Active Site Metal Identity Alters Histone Deacetylase 8 Substrate Selectivity: A Potential Novel Regulatory Mechanism

Abstract

Histone deacetylase 8 (HDAC8) is a well-characterized member of the class I acetyl-lysine deacetylase (HDAC) family. Previous work has shown that the efficiency of HDAC8-catalyzed deacetylation of a methylcoumarin peptide varies depending on the identity of the divalent metal ion in the HDAC8 active site. Here we demonstrate that both HDAC8 activity and substrate selectivity for a diverse range of peptide substrates depend on the identity of the active site metal ion. Varied deacetylase activities of Fe(II)- and Zn(II)-HDAC8 toward an array of peptide substrates were identified using self-assembled monolayers for matrix-assisted laser desorption ionization (SAMDI) mass spectrometry. Subsequently, the metal dependence of deacetylation of peptides of biological interest was measured using an in vitro peptide assay. While Fe(II)-HDAC8 is generally more active than Zn(II)-HDAC8, the Fe(II)/Zn(II) HDAC8 activity ratio varies widely (from 2 to 150) among the peptides tested. These data provide support for the hypothesis that HDAC8 may undergo metal switching in vivo that, in turn, may regulate its activity. However, future studies are needed to explore the identity of the metal ion bound to HDAC8 in cells under varied conditions.

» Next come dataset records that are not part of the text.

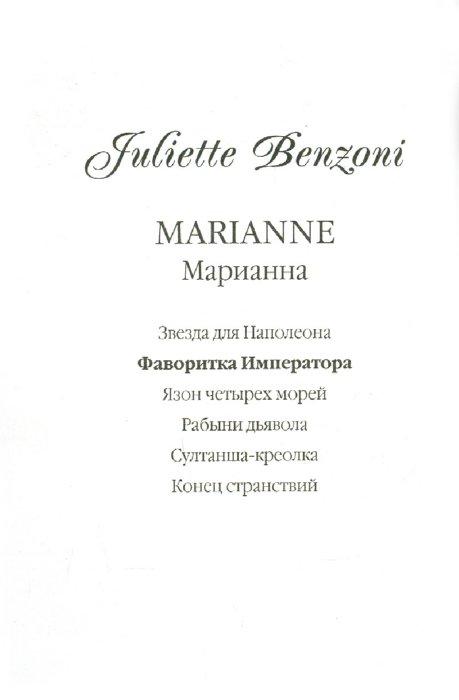 Иллюстрация 1 из 25 для Фаворитка Императора - Жюльетта Бенцони | Лабиринт - книги. Источник: Лабиринт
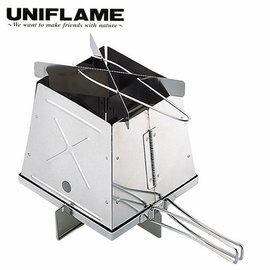 ├登山樂┤日本UNIFLAME不鏽鋼火箭爐-小#U683033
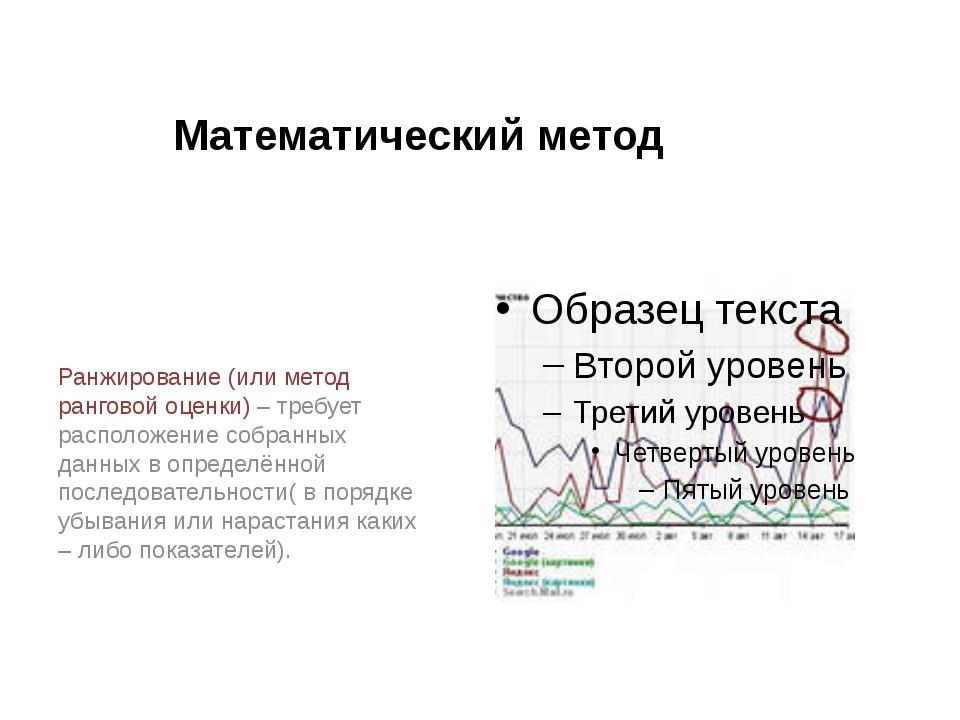 Математический метод Ранжирование (или метод ранговой оценки) – требует распо...
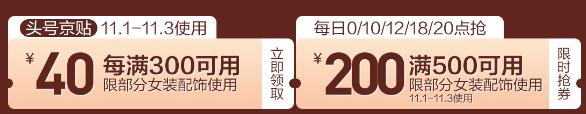 QQ截图20201021113737.png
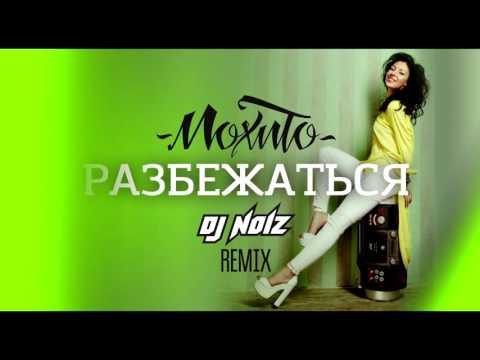 Скачать бесплатно мохито разбежаться (dj noiz remix) в mp3.
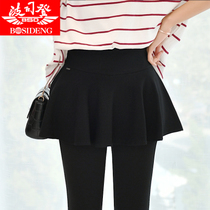 Bosideng spring and autumn outside the Korean version of the High waist and thin foot pants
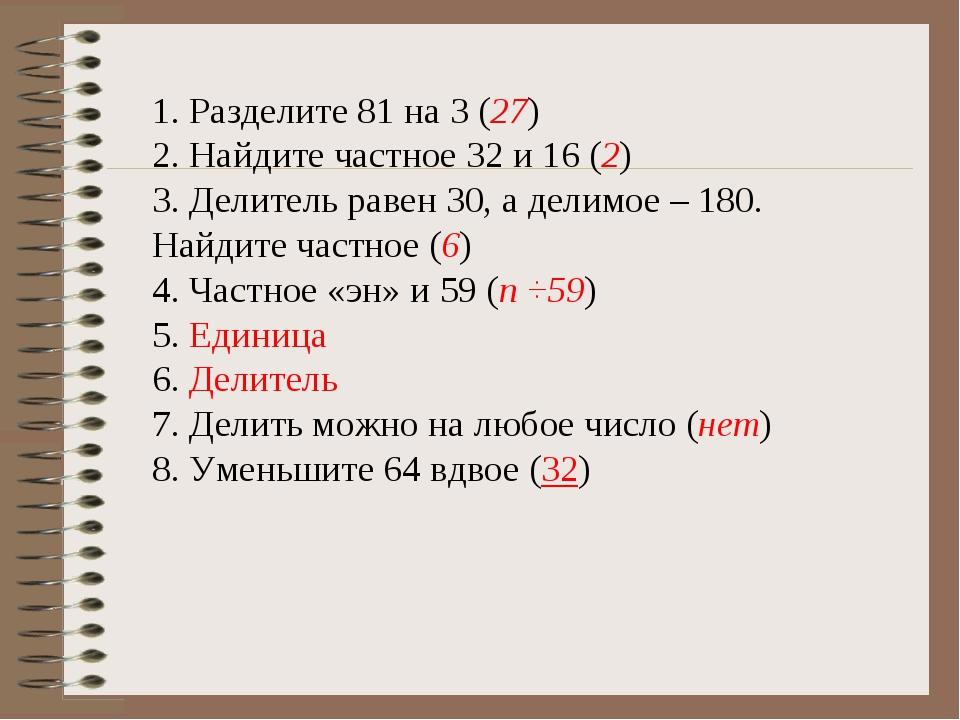 1. Разделите 81 на 3 (27) 2. Найдите частное 32 и 16 (2) 3. Делитель равен 30...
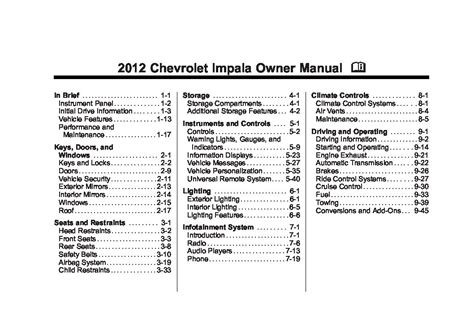 chevy impala owners manual warranty 2012 chevy impala owners manual specs price release date 2012 chevrolet impala owners manual just give me the damn manual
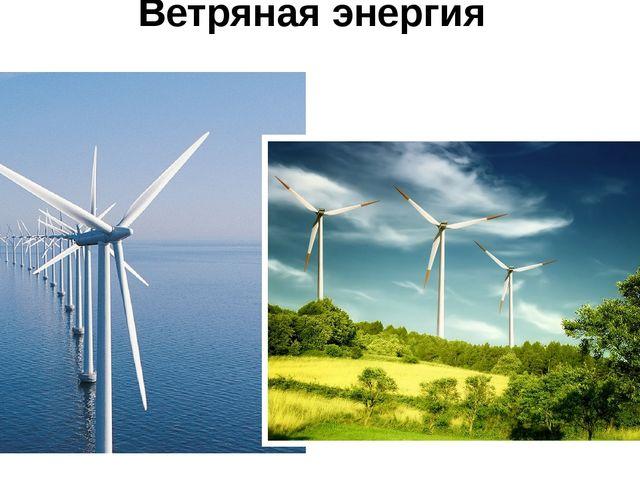 Ветряная энергия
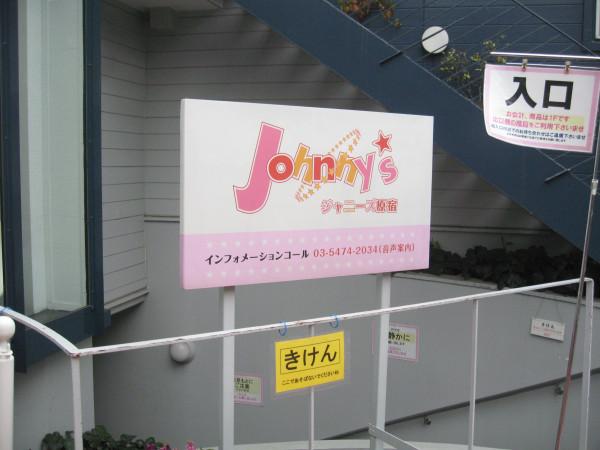 Johnny's 4
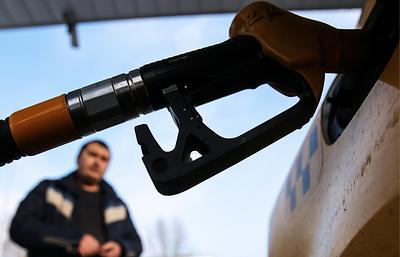 ФАС: повышение акцизов мало повлияет на рост цен на бензин в РФ в 2018 году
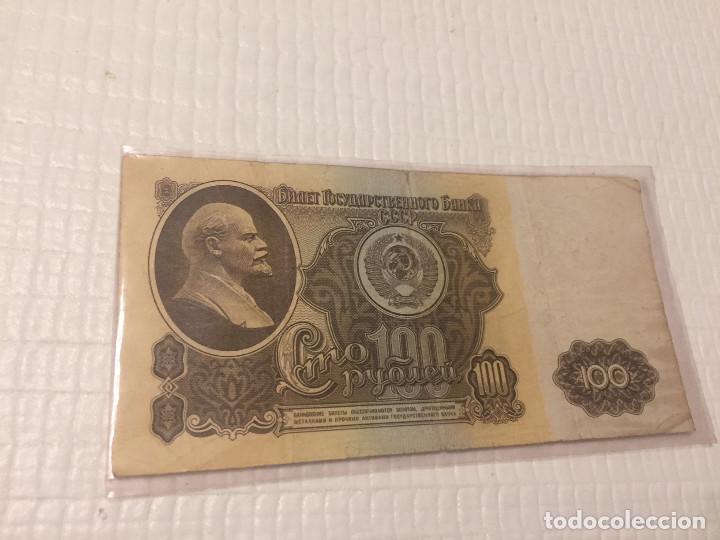 BILLETE 100 RUBLOS 1961 (Numismática - Notafilia - Billetes Extranjeros)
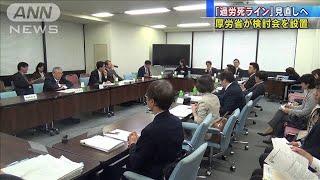 「過労死ライン」 残業時間の基準を短縮へ検討(19/11/16)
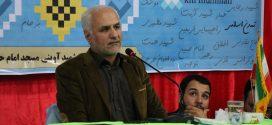 دانلود سخنرانی استاد حسن عباسی با موضوع مهدویت و دههی پنجم؛ انتظار و امید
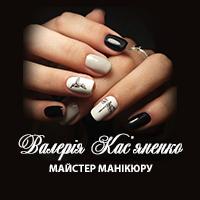 Майстер манікюру Валерія Кас'яненко — Салони краси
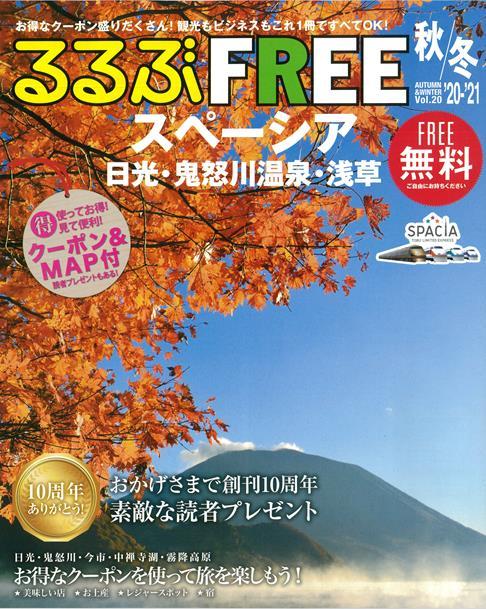 FREE  スペーシア 日光・鬼怒川温泉・浅草20-21秋冬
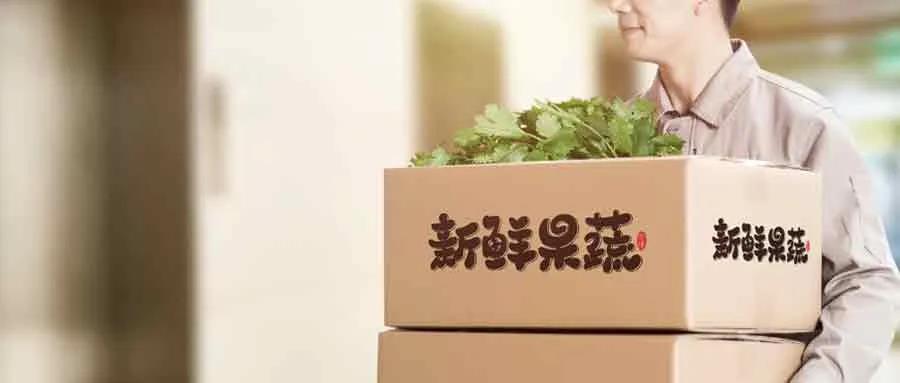 中亚千县优品新零售平台,促进县域农业产业化发展
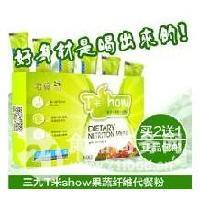 三九T米show代餐粉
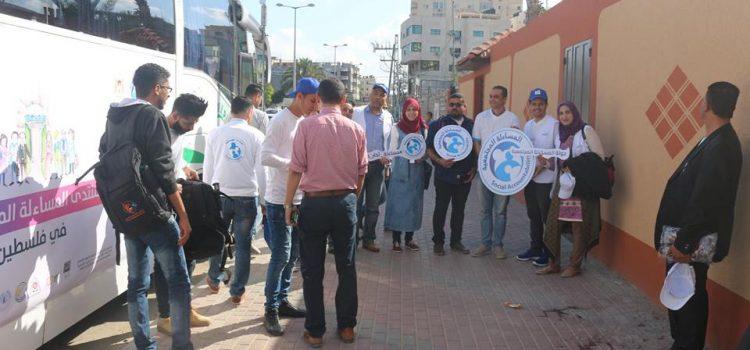 الحياة والأمل تشارك في جولة باص السوشلجية ضمن فعاليات المساءلة المجتمعية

Figure 1. Heat maps visualizing HDAC8 activity and selectivity

The selectivity of (A) Zn(II)- and (B) Fe(II)-bound HDAC8 was determined by applying each metal-substituted enzyme form to an array of 361 peptides of the sequence GXK^AcZGC. The extent of deacetylation of each peptide is shown in grey scale on the heatmaps. (C) A metal-dependent peptide selectivity heat map was generated by taking the ratio of Zn(II)-HDAC8 to Fe(II)-HDAC8 product conversion for each peptide. Peptides with a greater than seven-fold preference for Zn(II)-HDAC8 are shown in red and Fe(II)-selective peptides are shown in blue. Peptides that were deacetylated similarly by both enzyme forms are shown in grey and peptides that were not deacetylated (<3%) by either enzyme form are shown in white.

Figure 2. Representative peptide assay data

The dependence of the initial rate on substrate concentration for Fe(II)-(■) and Zn(II)- (●) HDAC8-catalyzed deacetylation of SMC3 10-mer peptide measured using the acetate assay. A hyperbola was fit to the data to calculate the Michaelis-Menten parameters

Figure 3. Fe(II)/Zn(II) reactivity ratios of various peptide substrates with HDAC8

Metal reactivity and selectivity varied significantly with the sequence of the peptide. Commercially available methylcoumarin bound substrates were used as controls. HDAC8 p53 FdL data are reported in ().